- Exercise details
Among the entries below, find the lines that contain the string "label". State only how many there are.

Saved entries
Segment Open

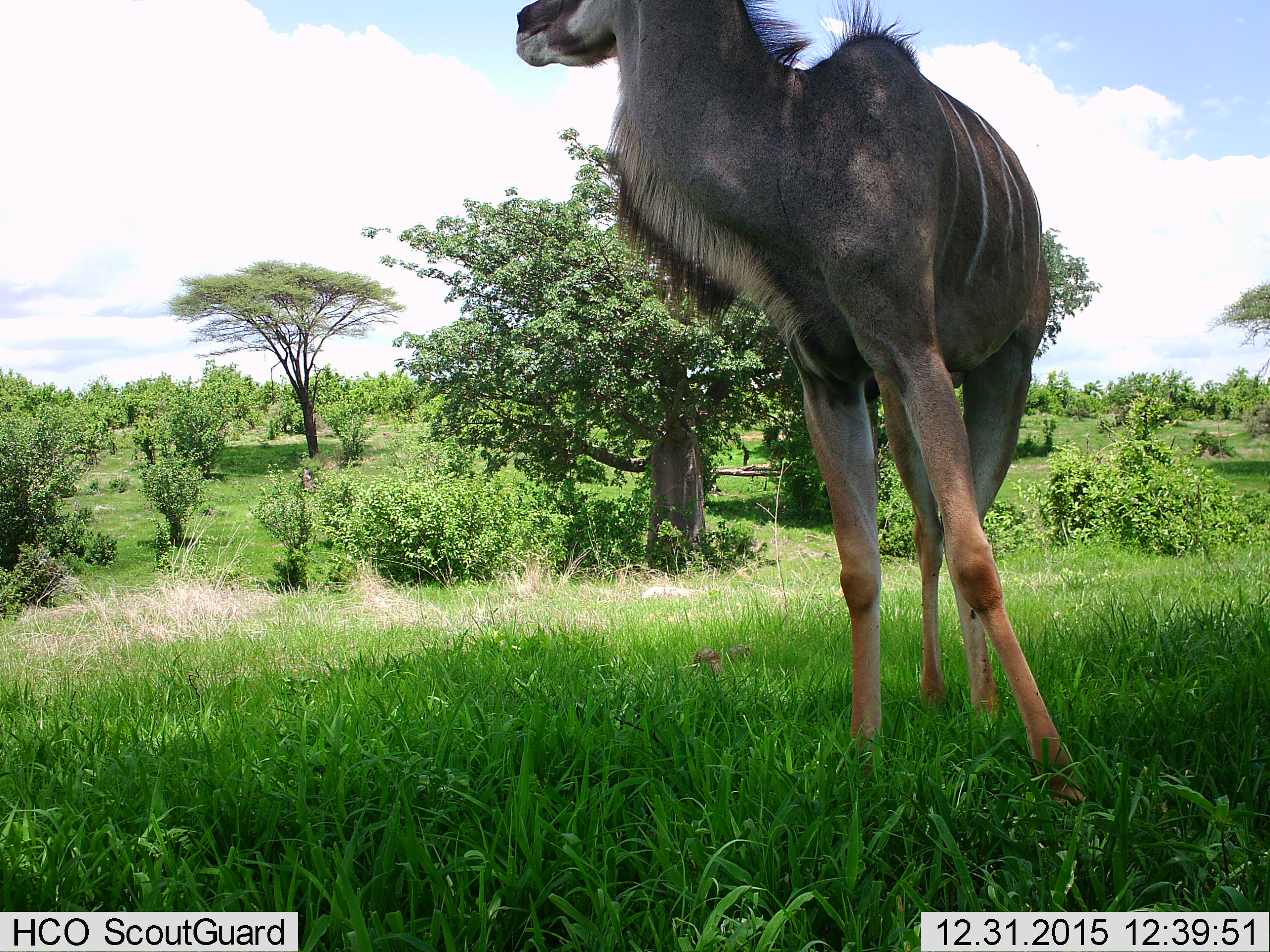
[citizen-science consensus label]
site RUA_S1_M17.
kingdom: Animalia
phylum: Chordata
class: Mammalia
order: Artiodactyla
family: Bovidae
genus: Tragelaphus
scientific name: Tragelaphus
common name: kudu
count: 1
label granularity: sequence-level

Segment Closed

- Response box
2